**What is expected:**
As the lines appear below, please set them down exactly, starting at the first and finishing with the one containing "Sweet Georgia Superwash DK Slate".

*** Records for processing Section Begins ***

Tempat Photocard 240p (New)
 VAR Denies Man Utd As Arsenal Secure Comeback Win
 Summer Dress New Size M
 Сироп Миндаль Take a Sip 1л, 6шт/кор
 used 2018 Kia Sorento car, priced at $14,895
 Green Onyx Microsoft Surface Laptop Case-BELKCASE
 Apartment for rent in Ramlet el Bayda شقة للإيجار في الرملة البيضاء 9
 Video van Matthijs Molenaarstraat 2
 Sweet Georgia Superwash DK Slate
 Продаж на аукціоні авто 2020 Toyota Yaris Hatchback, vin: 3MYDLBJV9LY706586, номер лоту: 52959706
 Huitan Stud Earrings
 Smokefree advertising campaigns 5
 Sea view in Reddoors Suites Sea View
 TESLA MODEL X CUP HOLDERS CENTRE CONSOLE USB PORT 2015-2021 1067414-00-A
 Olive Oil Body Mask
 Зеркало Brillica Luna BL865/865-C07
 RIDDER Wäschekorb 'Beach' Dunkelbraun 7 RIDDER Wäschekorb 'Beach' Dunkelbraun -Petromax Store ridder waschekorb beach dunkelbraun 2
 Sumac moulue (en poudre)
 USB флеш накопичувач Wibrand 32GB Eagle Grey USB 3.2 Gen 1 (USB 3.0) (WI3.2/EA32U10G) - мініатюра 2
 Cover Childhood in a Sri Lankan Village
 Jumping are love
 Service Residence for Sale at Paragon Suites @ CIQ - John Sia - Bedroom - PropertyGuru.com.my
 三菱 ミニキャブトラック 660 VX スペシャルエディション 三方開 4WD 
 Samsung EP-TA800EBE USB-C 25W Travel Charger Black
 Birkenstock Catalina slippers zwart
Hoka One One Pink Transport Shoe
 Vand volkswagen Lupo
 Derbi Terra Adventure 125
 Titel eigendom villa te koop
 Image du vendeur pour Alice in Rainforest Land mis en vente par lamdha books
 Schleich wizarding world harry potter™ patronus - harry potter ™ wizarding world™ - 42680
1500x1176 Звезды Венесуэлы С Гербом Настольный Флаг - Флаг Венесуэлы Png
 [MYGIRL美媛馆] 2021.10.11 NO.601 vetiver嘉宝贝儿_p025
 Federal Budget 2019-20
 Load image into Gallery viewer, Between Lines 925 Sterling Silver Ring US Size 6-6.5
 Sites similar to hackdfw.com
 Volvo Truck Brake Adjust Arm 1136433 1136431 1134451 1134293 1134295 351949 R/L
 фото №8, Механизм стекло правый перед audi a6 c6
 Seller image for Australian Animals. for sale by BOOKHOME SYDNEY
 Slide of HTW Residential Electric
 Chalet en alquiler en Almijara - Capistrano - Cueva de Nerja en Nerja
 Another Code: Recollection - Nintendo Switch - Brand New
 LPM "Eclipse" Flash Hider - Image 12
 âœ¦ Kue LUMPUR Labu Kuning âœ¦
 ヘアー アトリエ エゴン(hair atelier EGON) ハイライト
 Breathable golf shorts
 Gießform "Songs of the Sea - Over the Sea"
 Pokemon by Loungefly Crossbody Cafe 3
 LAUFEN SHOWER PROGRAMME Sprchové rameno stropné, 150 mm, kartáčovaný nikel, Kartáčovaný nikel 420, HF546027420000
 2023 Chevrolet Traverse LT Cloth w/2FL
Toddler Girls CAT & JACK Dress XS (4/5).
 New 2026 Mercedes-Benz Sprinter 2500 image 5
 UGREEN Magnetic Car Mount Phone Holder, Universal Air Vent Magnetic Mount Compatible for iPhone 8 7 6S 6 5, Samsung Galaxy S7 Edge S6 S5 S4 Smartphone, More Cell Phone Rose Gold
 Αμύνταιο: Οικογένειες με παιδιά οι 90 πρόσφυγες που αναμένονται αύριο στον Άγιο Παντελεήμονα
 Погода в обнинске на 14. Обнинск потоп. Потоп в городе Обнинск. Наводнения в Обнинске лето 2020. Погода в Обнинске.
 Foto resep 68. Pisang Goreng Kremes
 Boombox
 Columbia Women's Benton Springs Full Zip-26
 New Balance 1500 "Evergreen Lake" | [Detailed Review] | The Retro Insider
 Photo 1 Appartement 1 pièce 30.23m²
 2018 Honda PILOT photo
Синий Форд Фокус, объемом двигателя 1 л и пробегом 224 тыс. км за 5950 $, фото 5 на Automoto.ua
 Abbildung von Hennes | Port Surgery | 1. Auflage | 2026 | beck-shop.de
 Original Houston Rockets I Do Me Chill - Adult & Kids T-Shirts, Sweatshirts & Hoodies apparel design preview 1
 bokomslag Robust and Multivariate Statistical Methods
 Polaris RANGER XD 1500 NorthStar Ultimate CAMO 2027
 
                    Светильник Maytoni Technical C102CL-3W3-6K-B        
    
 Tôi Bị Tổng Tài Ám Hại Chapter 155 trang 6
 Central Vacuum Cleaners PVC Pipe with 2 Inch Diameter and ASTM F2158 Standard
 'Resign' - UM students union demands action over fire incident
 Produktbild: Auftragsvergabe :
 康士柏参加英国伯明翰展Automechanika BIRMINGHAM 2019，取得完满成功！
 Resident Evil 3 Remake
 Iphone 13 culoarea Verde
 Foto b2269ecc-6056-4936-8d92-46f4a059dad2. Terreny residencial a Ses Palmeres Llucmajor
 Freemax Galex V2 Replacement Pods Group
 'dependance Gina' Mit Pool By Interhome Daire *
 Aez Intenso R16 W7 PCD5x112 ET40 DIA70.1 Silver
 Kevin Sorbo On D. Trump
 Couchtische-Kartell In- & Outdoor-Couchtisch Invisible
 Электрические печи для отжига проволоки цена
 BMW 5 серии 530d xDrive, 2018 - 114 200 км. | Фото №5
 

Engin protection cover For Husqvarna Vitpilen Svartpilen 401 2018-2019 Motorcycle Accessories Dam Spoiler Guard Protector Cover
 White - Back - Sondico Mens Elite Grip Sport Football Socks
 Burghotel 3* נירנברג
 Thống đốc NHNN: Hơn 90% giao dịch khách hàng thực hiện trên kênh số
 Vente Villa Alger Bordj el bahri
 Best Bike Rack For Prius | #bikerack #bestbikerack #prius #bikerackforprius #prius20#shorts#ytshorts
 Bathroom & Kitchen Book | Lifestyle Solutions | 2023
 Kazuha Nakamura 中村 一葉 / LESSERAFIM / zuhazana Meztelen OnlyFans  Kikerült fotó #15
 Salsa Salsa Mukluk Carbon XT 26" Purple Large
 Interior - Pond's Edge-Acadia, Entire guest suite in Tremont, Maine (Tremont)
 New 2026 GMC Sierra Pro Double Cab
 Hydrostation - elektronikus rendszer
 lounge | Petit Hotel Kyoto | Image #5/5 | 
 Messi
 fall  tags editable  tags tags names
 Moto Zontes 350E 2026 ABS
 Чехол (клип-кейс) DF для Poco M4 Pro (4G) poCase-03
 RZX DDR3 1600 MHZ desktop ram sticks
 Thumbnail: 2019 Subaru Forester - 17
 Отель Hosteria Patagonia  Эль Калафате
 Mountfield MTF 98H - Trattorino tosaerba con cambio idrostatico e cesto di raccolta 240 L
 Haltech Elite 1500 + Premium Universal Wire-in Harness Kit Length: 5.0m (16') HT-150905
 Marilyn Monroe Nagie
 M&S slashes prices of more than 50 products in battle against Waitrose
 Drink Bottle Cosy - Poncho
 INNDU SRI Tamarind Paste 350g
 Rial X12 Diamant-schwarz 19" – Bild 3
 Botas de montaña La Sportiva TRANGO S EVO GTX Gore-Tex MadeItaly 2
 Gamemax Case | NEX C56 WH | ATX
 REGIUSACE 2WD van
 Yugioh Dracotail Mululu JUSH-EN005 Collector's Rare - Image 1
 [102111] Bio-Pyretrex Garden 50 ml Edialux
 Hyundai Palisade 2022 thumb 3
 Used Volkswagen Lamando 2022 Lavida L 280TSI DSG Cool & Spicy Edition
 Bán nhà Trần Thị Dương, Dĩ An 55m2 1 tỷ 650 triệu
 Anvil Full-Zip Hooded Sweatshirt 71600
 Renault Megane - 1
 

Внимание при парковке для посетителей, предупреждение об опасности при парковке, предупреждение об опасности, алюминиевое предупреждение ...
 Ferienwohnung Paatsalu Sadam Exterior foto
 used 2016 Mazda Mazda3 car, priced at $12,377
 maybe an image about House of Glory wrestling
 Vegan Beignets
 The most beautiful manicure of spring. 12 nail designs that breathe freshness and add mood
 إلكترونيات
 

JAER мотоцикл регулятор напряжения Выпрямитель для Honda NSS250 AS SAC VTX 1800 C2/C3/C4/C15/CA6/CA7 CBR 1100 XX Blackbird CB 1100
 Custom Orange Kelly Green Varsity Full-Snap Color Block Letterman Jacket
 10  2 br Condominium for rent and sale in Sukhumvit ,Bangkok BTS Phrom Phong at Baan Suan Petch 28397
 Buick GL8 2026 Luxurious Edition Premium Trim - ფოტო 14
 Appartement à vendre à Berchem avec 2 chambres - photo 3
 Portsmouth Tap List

*** Records for processing Section Ends ***

**Task answer:**
Tempat Photocard 240p (New)
 VAR Denies Man Utd As Arsenal Secure Comeback Win
 Summer Dress New Size M
 Сироп Миндаль Take a Sip 1л, 6шт/кор
 used 2018 Kia Sorento car, priced at $14,895
 Green Onyx Microsoft Surface Laptop Case-BELKCASE
 Apartment for rent in Ramlet el Bayda شقة للإيجار في الرملة البيضاء 9
 Video van Matthijs Molenaarstraat 2
 Sweet Georgia Superwash DK Slate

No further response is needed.